One man has drawn his last breath.
Philip Seymour Hoffman.
I checked my Twitter feed last night before going to bed, where I then would have read some more. The tweets informing me of his passing were two hours old then. I was truly shocked and upset.
He was a fantastic actor and by all accounts a good man. Everyone on Twitter was just as shocked and upset. A great talent lost.
No doubt his name will be “trending” for the rest of today and likely tomorrow.
What got me was how quickly the topics in my feed moved on. I’ve noticed this before: Uproar one moment, a light-hearted joke, some promotion or random piece of news next. All in a day’s work.
The disconnect between those two is almost as shocking and upsetting as the news that cause shock and upset. There is a part in us that wants to stop and hold the world still for a moment, because a piece in it, maybe in us, broke. How can the world just keep moving when something fundamental just happened? Be it happy, be it sad.
No, we say, hold on. A life ended. A precious life ended. That needs to be acknowledged and contemplated for longer than just 140 characters.
Well, I suppose not on Twitter. The world keeps spinning on its axis, racing around the sun and with it around the galaxy in an expanding universe; it is a fast ride we’re on, after all. We go elsewhere to do the contemplating.
And then, of course, there is the fact that I feel more upset about his passing then hearing about a bomb exploding somewhere in Afghanistan or Iraq or Syria. Those news are horrible and upsetting and daily and remote. And they happen to strangers. My emotional investment in these atrocities, whoever is committing them, is different than my emotional investment in the death of a single actor, whom I’ve admired a great deal.
The murder of civilians in war zones is far more horrible than somebody’s accidental drug overdose. And it’s not so much a matter of who these things happen to, because I don’t know any of these people, they are faceless for the most part, but more a matter of the fact that these suicide attacks and shootings and what-not even happen.
How it is possible for these things to happen is what I find most upsetting. I am, perhaps naively, of the opinion that they shouldn’t. And that people shouldn’t let these things happen.

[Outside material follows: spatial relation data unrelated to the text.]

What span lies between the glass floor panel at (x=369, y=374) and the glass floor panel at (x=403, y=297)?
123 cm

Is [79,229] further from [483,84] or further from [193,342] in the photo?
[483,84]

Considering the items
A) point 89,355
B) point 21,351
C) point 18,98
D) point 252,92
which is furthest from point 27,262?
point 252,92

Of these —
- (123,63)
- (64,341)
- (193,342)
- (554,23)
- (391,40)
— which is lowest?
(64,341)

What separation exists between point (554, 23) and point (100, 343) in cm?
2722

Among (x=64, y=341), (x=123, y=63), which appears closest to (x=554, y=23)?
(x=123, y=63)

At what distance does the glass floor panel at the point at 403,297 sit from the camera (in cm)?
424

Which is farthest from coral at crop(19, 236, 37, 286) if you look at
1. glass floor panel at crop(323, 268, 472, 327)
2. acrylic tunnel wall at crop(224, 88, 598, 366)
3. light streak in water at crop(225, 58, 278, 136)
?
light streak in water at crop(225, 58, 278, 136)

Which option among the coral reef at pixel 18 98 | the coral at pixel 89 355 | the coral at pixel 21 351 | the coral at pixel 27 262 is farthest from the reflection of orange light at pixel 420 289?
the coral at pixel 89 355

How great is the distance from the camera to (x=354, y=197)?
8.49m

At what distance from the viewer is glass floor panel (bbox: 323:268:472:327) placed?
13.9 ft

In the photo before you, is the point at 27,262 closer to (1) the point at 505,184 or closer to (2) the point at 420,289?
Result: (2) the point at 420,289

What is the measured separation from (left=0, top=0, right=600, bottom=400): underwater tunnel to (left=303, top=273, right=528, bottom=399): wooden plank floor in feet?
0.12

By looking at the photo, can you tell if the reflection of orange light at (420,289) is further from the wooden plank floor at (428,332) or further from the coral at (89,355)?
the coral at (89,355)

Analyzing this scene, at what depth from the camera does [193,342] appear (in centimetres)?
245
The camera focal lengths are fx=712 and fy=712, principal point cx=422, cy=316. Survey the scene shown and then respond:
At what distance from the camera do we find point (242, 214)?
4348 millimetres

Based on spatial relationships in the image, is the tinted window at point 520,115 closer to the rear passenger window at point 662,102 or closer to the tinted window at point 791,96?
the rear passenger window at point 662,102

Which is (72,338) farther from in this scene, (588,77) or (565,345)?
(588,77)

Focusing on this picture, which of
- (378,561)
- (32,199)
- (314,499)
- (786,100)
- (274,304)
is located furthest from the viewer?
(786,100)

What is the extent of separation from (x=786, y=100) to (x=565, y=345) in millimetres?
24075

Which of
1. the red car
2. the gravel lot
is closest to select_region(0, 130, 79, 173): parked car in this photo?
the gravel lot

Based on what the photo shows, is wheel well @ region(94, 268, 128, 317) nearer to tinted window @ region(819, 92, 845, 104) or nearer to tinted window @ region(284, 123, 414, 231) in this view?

But let’s not run off on a tangent that I can never reach the end of. I was merely trying to add a perspective.
Life is fast and it can be furious. It’s not given to everyone to handle both or either. I don’t think, though, that it is given to anyone of us to judge those, who can’t handle it. I would consider this universally applicable.
The only thing that should be a given is our capacity to help and reach out.
Do I consider Justin Bieber a complete tool for drunk driving? Absolutely. Do I believe he needs help and should be offered it? Absolutely.
Do I believe that drugs and/or alcohol solve anything? No, not all. Any oblivion they offer can only ever be temporary. Should those addicted to both or either get help? Yes, of course.
But any help offered, needs to also be accepted.
I will hold your hand as long as I have the strength to do so and even when it leaves me, I will try and hold on. But you need to do your part, too. If you let go, I may not be able to catch you.
There are some mistakes that we never get the chance to regret. Philip Seymour Hoffman’s death is likely going to be ruled an accidental overdose. He is not the first and won’t be the last. I wish he wouldn’t have let go of the hand that was trying to hold him. I can’t imagine that no hand had been proffered.
So, whatever you do, whoever you are, the one holding onto someone to help, or the one in need of help, hold on and keep breathing.